* _BRIEF 1_: Quote the stretch from "All eligible people" through "can request one." in the NHS announcement about the learning disability mortality review programme.
* _BRIEF 2_: Extend the NHS announcement about including autistic people in the LeDeR review programme, starting right after its last sentence.

NHS to include autistic people in update to learning disability mortality review programme
Autistic people will now be specifically included in an improved and expanded life and death review programme to drive improvements in care, the NHS has announced.
The NHS will now specifically include autistic people in its update to the learning from life and death reviews programme (LeDeR), which aims to make improvements to the lives of people with a learning disability.
The NHS worked with stakeholders including bereaved families, people with a learning disability and autistic people over the past 12 months to develop the new policy which will focus not only on completing reviews but on ensuring that local health and social care systems implement actions at a local level to improve and save lives.
The new policy, which looks at the life of a person as well as their death, will also now extend to include all people who are autistic – who do not have learning disability – as well.
All notifications of a person’s death will receive an initial review by the local LeDeR team, which will include talking to their family, their GP or look at the records, and at least one other person involved in the person’s care. If a reviewer feels a more detailed review is needed, a focussed review will follow.
All eligible people from an ethnic minority background will receive a focussed review and the families of anyone aged four and over with a learning disability or autism can request one.
A new web platform will be launched in late Spring to streamline reviews, improve their quality and facilitate access to records as well as improving reviewer training.
From September LeDeR will be incorporated into the routine quality reporting arrangements of the Integrated Care System (ICS) and not sit separately from it, to improve learning and action locally.
Claire Murdoch, mental health and learning disabilities director at NHS England said the NHS now has a significant amount of data to help improve care for people with a learning disability.

* _ENTRIES SHOWN_:

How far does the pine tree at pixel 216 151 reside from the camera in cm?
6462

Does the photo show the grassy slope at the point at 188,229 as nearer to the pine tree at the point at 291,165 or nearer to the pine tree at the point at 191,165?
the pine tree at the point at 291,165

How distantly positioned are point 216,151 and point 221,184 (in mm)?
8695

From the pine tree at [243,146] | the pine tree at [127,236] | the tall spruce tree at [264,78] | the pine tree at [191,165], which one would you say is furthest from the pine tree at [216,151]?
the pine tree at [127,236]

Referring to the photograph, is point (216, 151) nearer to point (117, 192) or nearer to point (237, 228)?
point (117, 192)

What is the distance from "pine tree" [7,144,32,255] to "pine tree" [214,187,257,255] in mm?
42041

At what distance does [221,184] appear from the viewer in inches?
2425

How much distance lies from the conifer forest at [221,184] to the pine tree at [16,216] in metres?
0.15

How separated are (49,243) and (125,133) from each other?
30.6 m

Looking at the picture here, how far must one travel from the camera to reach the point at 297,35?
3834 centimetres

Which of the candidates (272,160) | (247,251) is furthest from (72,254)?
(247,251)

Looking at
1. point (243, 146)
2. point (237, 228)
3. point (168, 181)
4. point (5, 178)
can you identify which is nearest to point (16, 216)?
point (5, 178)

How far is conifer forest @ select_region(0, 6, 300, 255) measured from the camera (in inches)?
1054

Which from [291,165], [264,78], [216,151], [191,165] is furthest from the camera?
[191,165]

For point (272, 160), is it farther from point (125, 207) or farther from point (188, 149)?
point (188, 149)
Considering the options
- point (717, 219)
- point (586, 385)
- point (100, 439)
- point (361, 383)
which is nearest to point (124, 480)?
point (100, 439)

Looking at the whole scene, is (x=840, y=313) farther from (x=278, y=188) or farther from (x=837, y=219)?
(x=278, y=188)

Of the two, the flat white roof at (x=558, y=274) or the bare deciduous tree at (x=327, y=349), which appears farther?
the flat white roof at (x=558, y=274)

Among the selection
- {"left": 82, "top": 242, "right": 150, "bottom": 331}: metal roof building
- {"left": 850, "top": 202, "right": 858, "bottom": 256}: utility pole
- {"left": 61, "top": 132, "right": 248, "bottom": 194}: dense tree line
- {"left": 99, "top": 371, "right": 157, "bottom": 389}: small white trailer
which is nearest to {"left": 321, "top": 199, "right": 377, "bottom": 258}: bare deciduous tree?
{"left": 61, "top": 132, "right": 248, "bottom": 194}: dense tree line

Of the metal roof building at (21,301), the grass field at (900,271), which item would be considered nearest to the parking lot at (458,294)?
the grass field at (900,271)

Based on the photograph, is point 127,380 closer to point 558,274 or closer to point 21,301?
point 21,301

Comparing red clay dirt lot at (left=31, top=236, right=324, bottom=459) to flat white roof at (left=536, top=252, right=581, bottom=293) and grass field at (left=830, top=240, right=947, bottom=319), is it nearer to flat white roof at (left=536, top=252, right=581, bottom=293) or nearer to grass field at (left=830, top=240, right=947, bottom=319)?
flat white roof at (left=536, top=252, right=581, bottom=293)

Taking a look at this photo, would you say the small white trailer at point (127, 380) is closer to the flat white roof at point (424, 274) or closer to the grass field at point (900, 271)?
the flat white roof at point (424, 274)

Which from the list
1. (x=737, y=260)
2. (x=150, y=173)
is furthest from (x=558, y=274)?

* _TASK ANSWER 1_:
All eligible people from an ethnic minority background will receive a focussed review and the families of anyone aged four and over with a learning disability or autism can request one.

* _TASK ANSWER 2_:
“Improving the lives of people with a learning disability involves a range of teams pulling together including the local NHS and local authorities working hand in hand and we are now taking the opportunity to develop and build on the LeDeR programme to drive improvements locally where it will make a difference to patients.”
“The new policy developed with experts has patients and their families at its heart, and we are committed to making sure that a person’s life is a focus of any review, as well as their death.”
Charities and organisations working with autistic people have welcomed the change.
Tim Nicholls, Head of Policy at the National Autistic Society, said the change will help make sure lessons can be learned.
“It’s a tragedy for anyone’s life to be cut short, and the NHS must be able to learn from what happened. This is particularly important for autistic people who face unacceptable health inequalities – often because of poor understanding of autism and the best way to support autistic people.”
Dan Scorer, Head of Policy at the learning disability charity Mencap, said that LeDeR plays a “vital role” in identifying potentially avoidable deaths of people with a learning disability, adding that the inclusion will highlight policy changes needed to address the unacceptable health inequalities that so many face.